On the International scene, Spain will be the next Sovereign-Debtor victim of the market. This will severely restrict the amount of export of their very nice value table wines to the US market. The really bad news is that Italy will be next on the list. This will be a disaster to the wine industry as a whole, as Italy is a major wine supplier to the world.

The US deficit will rise to 1.4 trillion dollars, and little will be done about it. The US Government will come under heavy criticism from all sides. They are in a no-win position. Unemployment will continue to rise, along with inflation, as the dollar declines. One side will say the government has done too little, and the other side will say they have done too much. Everyone will be fed up with Politics-As-Usual. Alcohol consumption on the Hill will increase.

Brazil will come into its own as a resource rich country with a trade surplus, and very low budget deficits.

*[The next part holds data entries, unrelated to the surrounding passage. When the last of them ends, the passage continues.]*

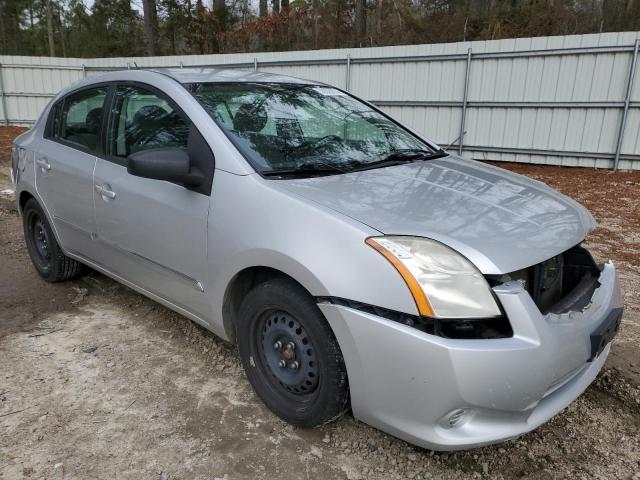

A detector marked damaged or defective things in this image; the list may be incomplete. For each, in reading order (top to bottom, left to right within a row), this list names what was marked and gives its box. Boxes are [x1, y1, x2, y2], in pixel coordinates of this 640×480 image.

damaged front bumper [322, 260, 624, 452]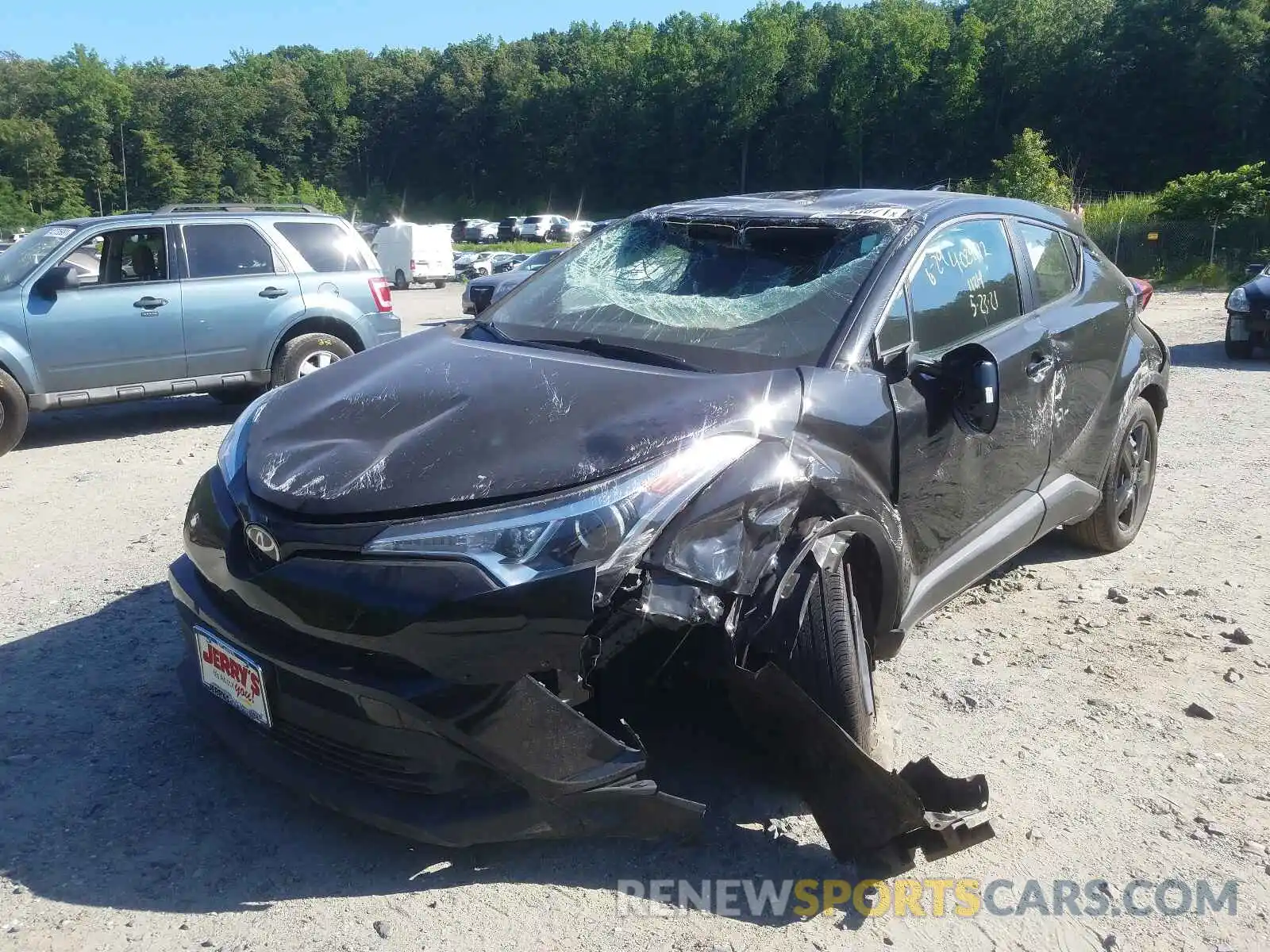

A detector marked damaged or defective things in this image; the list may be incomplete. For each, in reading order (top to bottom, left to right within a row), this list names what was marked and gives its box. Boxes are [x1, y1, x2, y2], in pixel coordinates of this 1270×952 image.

detached tire [0, 368, 29, 459]
shattered windshield [0, 225, 80, 290]
detached tire [270, 330, 356, 386]
crushed car hood [246, 332, 797, 517]
black damaged car [168, 190, 1168, 878]
shattered windshield [485, 214, 894, 368]
detached tire [1067, 398, 1158, 555]
detached tire [1224, 322, 1254, 363]
damaged front bumper [171, 470, 991, 873]
detached tire [777, 559, 879, 751]
broken bumper piece [731, 665, 995, 878]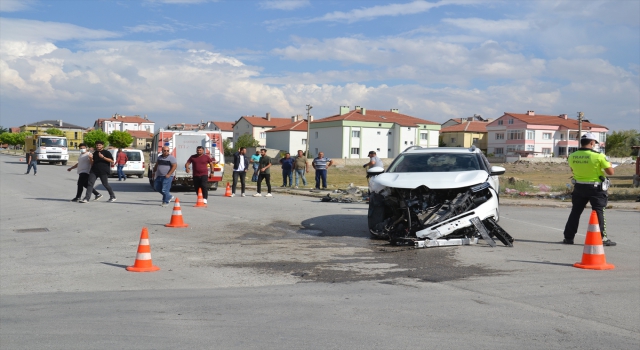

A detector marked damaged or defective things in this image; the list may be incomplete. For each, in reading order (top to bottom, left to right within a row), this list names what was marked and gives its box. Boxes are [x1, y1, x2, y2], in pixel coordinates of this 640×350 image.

crumpled car hood [372, 171, 488, 190]
white damaged car [368, 146, 512, 247]
detached car part on road [368, 145, 512, 249]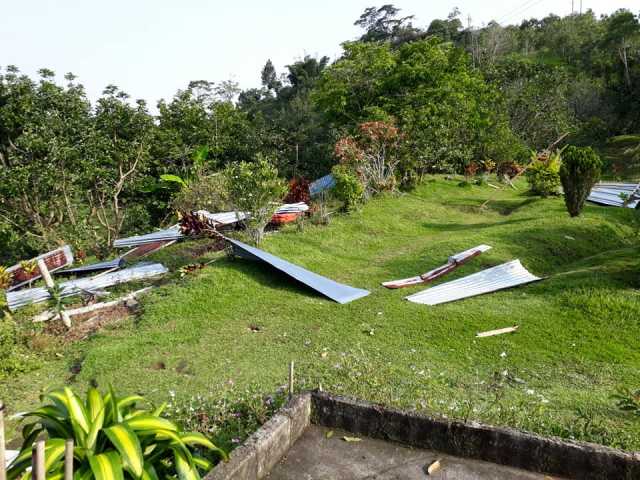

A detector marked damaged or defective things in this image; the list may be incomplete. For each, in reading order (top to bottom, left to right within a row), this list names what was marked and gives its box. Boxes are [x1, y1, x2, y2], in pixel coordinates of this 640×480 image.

rusted metal piece [6, 246, 74, 290]
broken fence [6, 262, 168, 312]
bent metal roofing panel [229, 237, 370, 304]
rusted metal piece [382, 244, 492, 288]
broken fence [404, 260, 540, 306]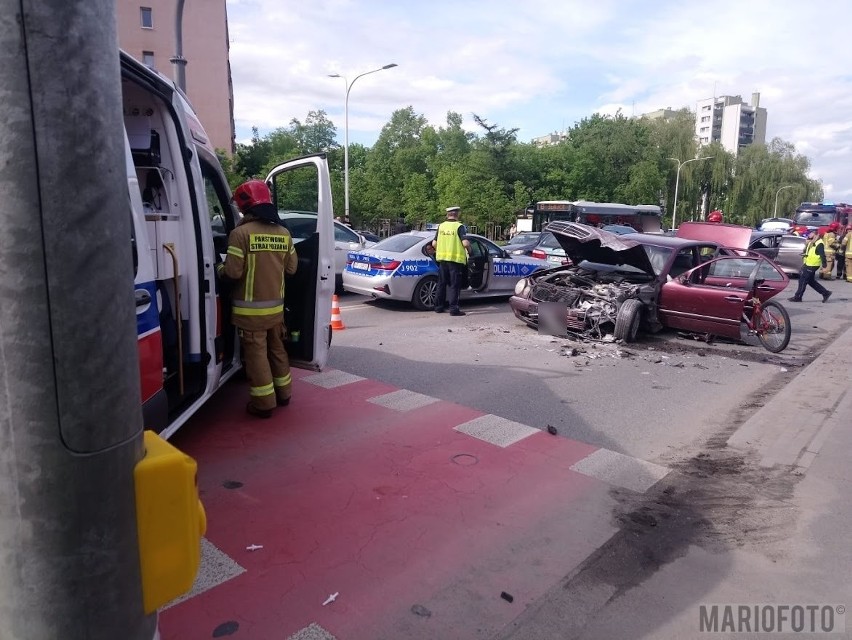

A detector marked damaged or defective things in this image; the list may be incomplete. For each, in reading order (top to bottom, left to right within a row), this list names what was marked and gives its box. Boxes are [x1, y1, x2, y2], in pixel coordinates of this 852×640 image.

damaged red car [506, 220, 792, 350]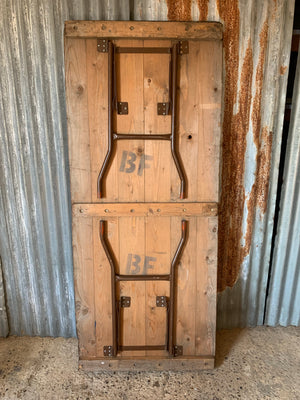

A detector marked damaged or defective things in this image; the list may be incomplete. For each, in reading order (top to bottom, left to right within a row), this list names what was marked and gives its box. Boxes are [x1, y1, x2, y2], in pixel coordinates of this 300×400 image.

rusty corrugated metal [266, 41, 298, 328]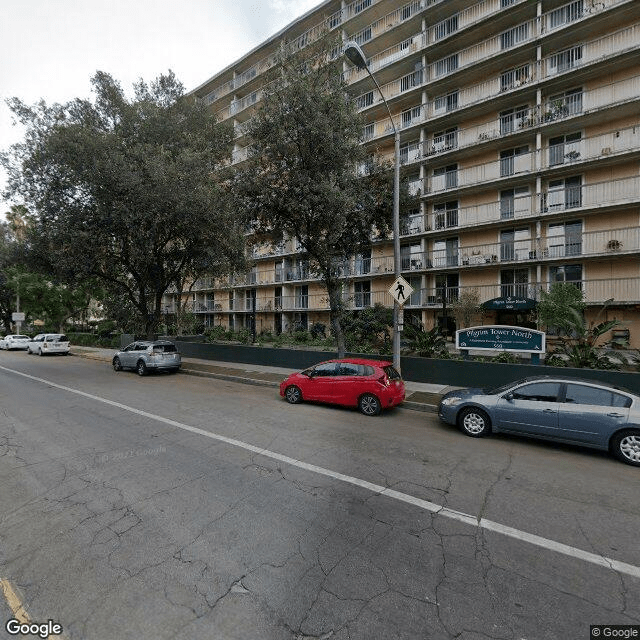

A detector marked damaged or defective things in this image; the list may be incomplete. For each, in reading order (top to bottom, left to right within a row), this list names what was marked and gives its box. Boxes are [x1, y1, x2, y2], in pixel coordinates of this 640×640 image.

cracked asphalt road [1, 352, 640, 636]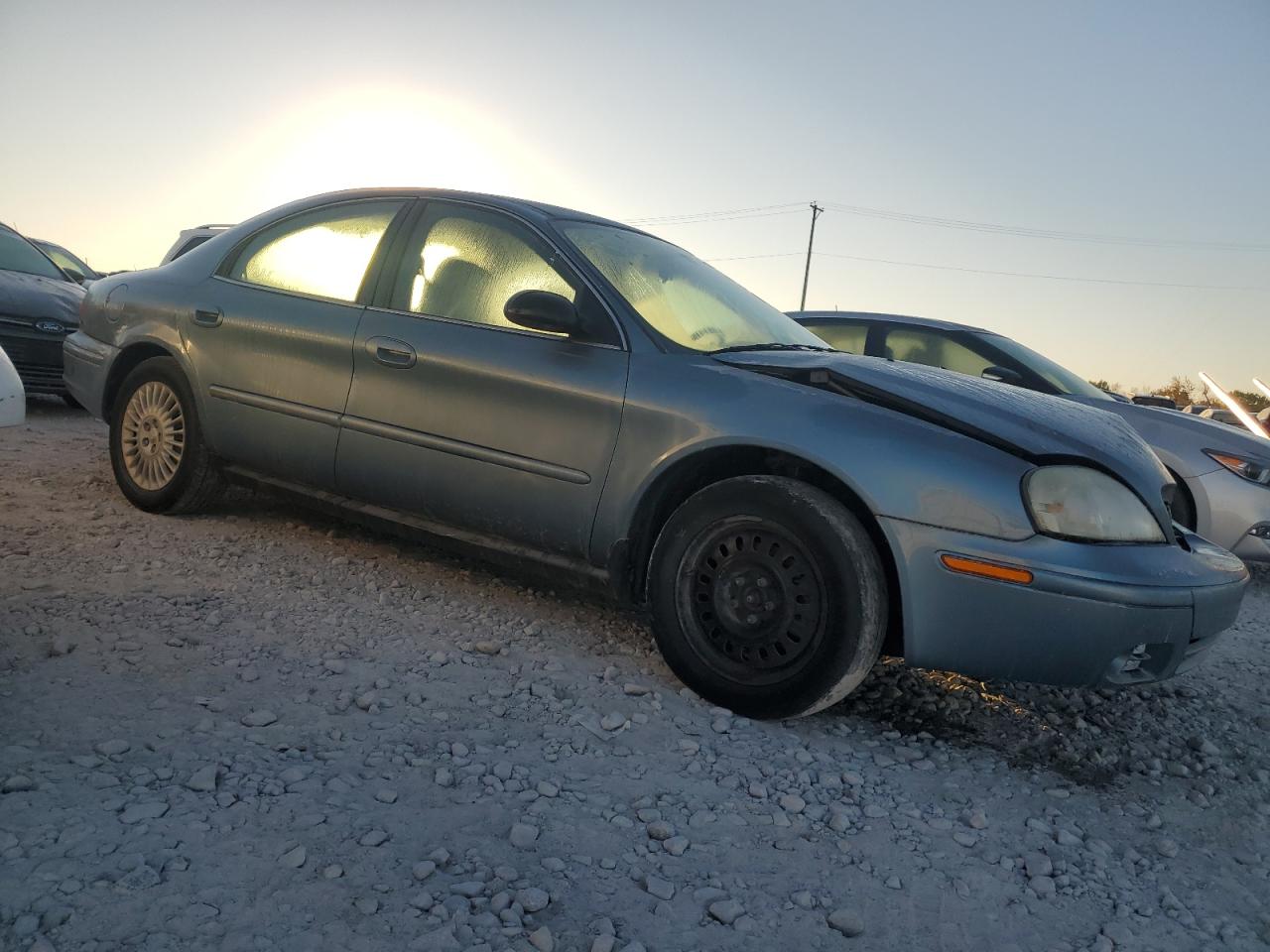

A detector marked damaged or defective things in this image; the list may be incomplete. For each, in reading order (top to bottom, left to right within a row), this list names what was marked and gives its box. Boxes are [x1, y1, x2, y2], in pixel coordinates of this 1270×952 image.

damaged hood [718, 351, 1175, 520]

The real surprise will be Argentina. Rising wheat and soybean prices will boost their economy greatly, and they, along with Brazil, will become major wine exporters.

The US 2009 grape crop was fantastic, but it will lead to a surplus of some wines, resulting in a drop in prices. US grape production for 2011 is predicted to be 6.9 million tons, down from 2010 by 6%. California will continue to lead all other states in grape production by 89%.

Because of the economy, the market for table wines, and Super-Value wines will increase significantly. Premium wines of over $25.00 per bottle will remain stable, but the wines will be greatly discounted. US consumption of wine will increase, as more people switch from distilled beverages. California’s Paso Robles region will continue to dominate the domestic market, with excellent Rhone offerings from Saxum James Berry.

There will be several reds from Portugal and Tuscan, and many whites from France and California, that will make the top 20 list for 2011. Australian Shiraz will come into its own. California pinot Noirs will seriously challenge the king, Cabernet Sauvignon in popularity. There will be great offerings from Patz & Hall, Martinelli, Merry Edwards, and Talley.

There will be some great Cabernets from Beckstoffer To Kalon, and Schraeder Cellars. There will be many great Zinfindels, Roses, Rhines, Chablis and Syrahs offered at less than $30.00 per bottle. Good news for economy-minded connesuers.

The market for fine wines in Asia will rise, while US Consumers will continue to search for good value wines. The market for imported varietals from Argentina, Portugal, Chile, the Rhone area of France, Spain and Australia will increase. There will be an increased demand for local wines.

I predict that 2011 will be a very interesting year for wine aficionados and tyros alike. It will be a good year to experiment with different varieties, or even to start learning about wines from scratch. It will be a great time to experience the wine trends for 2011.